Oysa biliriz içten içe değişmeyen tek şeyin değişim olduğunu. Oynayarak karşı çıkmaya çalışırız kader
denilene. Oyunun büyüsü değişimi getirir. Oyunlarda başka biri olabiliriz, başka türlü bir hayat sürebiliriz,
oyunlarda yeneriz ejderhaları; temsilin gücünden alırız umudumuzu.
Tragedya, kader denilene karşı çıkmak için bir isyan olarak gelişmiş, ilkin. Ölümlü insanın ölümsüz
tanrılara isyanını anlatmış biteviye. Değiştirmek ister tragedyanın kahramanı ama antik çağın egemenleri
izin vermezler.

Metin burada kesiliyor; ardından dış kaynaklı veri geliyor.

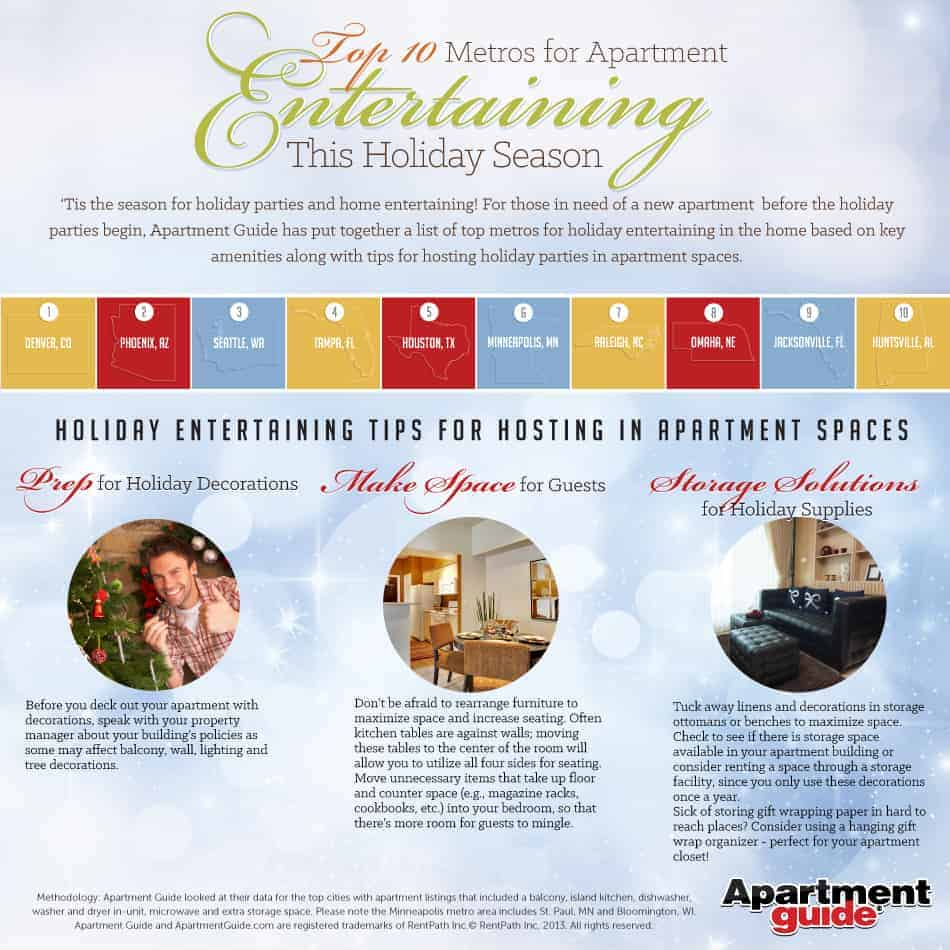 Apt Guide: Top 10 Metros For Apartment Entertaining This Holiday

Her tragedya başarısızlıkla biten bir isyanın sonunda tanrıların galibiyetiyle son bulur.
Böylece seyirciye değişimin bir hayal olarak çok güzel olduğunu ama sonunda gerçeğe dönülmesinin şart
olduğunu vaaz eder.
Ama insan bir kere oynaya görsün, sahnedeki yenilgi hayata bir umut taşır. Yenilmiş olsan da değişim
mümkündür. İşte tiyatro, içinde taşıdığı değişim umuduyla seyirciyi dönüştürür. Bir oyun seyreden, bir
oyuna katılan dönüşür, başka biri olur. Sahnede anlarız kaplanın kağıttan, kralın çıplak olduğunu,
ejderhanın alevinin yakmayacağını. Sahnedeki imkan seyirciye cesaret olarak akar.
Her değişim olumlu değildir elbet. Dönüşebilir ve Brecht’in okuyan işçisi gibi soru sormaya başlayabiliriz
ya da Kafka’nın hamamböceği gibi başkalaşabiliriz.
Türkiye de bizleri, dünyanın tüm ezilenleri gibi seksenlerden başlayarak dönüşüm kandırmacasıyla
başkalaşıma uğratmaya çalıştılar. Kırk yılı aşkın süre boyunca dönüşüm adı altında başkalaşıma uğratmak
için çabaladılar. Daha çok sömürü için bizi insanlığımızdan çıkarmaya, doğayı bozmaya, çalıştılar.
İşte TAKSAV, 1993 yılından bu yana başkalaşıma karşı dönüşümü savundu. Devrimciliğin, asıl olarak
değişimi kavramak ve mücadeleyi yeni koşullara göre dönüştürmekten geçtiğini bilenlerin vakfı
oldu. Özgürlüğün, eşitliğin ve adaletin, insanca bir hayatın, kuşu, börtü böceği, otları ve ağaçları,
akarsuları ve denizleri de gözeten bir dünya ile mümkün olacağının bilinciyle dönüştü. Şimdi Cumhuriyet’in
yüzyıl dönümünde devrimci umudu sahneye de taşımak için 11. İzmir Uluslararası Tiyatro Festivali’ne
hazırlanıyor, Başkalaşıma direnmek ve sahneden sokağa hayatı dönüştürmek için çağırıyoruz
sizi.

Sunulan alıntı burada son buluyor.